Request — Reproduce every row below word for word, changing nothing.

# # #

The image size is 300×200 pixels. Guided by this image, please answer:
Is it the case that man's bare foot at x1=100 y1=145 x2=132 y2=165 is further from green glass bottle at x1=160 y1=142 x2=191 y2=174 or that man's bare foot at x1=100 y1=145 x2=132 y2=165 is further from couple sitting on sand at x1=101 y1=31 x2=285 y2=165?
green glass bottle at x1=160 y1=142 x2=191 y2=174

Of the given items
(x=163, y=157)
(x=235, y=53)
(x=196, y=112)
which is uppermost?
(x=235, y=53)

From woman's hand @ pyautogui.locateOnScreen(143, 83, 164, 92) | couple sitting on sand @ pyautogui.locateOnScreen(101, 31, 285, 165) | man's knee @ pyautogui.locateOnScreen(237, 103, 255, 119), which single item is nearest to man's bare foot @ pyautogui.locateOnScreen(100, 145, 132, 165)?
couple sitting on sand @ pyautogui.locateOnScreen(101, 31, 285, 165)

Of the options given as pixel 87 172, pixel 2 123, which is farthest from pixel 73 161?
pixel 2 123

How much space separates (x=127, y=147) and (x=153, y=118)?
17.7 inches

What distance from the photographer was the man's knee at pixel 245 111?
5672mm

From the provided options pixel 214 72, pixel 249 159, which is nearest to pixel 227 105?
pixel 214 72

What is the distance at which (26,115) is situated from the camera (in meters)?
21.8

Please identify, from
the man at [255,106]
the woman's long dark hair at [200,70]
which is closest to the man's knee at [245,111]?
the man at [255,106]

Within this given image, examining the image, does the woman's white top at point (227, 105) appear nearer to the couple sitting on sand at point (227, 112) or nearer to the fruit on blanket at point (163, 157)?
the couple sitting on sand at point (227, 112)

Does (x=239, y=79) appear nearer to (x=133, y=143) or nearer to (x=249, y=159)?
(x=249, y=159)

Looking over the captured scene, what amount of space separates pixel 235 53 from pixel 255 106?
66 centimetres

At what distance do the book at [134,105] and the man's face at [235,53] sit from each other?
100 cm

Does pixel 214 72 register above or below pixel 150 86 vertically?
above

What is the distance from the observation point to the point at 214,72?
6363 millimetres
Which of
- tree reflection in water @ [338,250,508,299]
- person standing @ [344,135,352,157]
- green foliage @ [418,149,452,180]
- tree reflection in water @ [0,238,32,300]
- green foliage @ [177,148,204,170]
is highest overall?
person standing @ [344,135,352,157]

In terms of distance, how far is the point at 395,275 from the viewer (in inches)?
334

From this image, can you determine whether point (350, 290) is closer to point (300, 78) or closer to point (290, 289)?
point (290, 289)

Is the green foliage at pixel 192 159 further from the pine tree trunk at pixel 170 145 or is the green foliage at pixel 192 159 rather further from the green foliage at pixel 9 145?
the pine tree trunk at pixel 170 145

# # #

Correct output —
The image size is 300×200 pixels. Guided by this image, please answer:
Is it the case that man's bare foot at x1=100 y1=145 x2=132 y2=165 is further from green glass bottle at x1=160 y1=142 x2=191 y2=174 or that man's bare foot at x1=100 y1=145 x2=132 y2=165 is further from couple sitting on sand at x1=101 y1=31 x2=285 y2=165?
green glass bottle at x1=160 y1=142 x2=191 y2=174

Of the given items
(x=163, y=157)
(x=235, y=53)
(x=196, y=112)
which is uppermost?
(x=235, y=53)

From woman's hand @ pyautogui.locateOnScreen(143, 83, 164, 92) | couple sitting on sand @ pyautogui.locateOnScreen(101, 31, 285, 165) | man's knee @ pyautogui.locateOnScreen(237, 103, 255, 119), which single item is nearest to man's bare foot @ pyautogui.locateOnScreen(100, 145, 132, 165)?
couple sitting on sand @ pyautogui.locateOnScreen(101, 31, 285, 165)

Of the options given as pixel 87 172, pixel 2 123, which is farthest from pixel 73 161?
pixel 2 123

How much space separates (x=127, y=147) and (x=153, y=118)?
17.7 inches

What distance from the photographer was the man's knee at pixel 245 111?
5672mm

From the provided options pixel 214 72, pixel 249 159, which is nearest to pixel 227 105?
pixel 214 72

What is the distance at which (26,115) is situated from the camera (in meters)?
21.8

Please identify, from
the man at [255,106]
the woman's long dark hair at [200,70]
which is closest to the man's knee at [245,111]?
the man at [255,106]

Within this given image, examining the image, does the woman's white top at point (227, 105) appear nearer to the couple sitting on sand at point (227, 112) or nearer to the fruit on blanket at point (163, 157)?
the couple sitting on sand at point (227, 112)

Does (x=239, y=79) appear nearer to (x=133, y=143) or nearer to (x=249, y=159)?
(x=249, y=159)

Looking over the captured scene, what amount of space separates pixel 235 53 from pixel 255 106?
66 centimetres

At what distance do the book at [134,105] and the man's face at [235,53] sit from each other?
100 cm

Does pixel 214 72 register above or below pixel 150 86 vertically?
above

What is the distance from the observation point to the point at 214,72?
6363 millimetres
Which of
- tree reflection in water @ [338,250,508,299]
- person standing @ [344,135,352,157]
- green foliage @ [418,149,452,180]
- tree reflection in water @ [0,238,32,300]
- green foliage @ [177,148,204,170]
is highest overall?
person standing @ [344,135,352,157]

In terms of distance, how far is the point at 395,275 from the viewer (in inches)?
334

From this image, can you determine whether point (350, 290) is closer to point (300, 78) or closer to point (290, 289)?
point (290, 289)

Is the green foliage at pixel 192 159 further from the pine tree trunk at pixel 170 145 or is the green foliage at pixel 192 159 rather further from the green foliage at pixel 9 145?
the pine tree trunk at pixel 170 145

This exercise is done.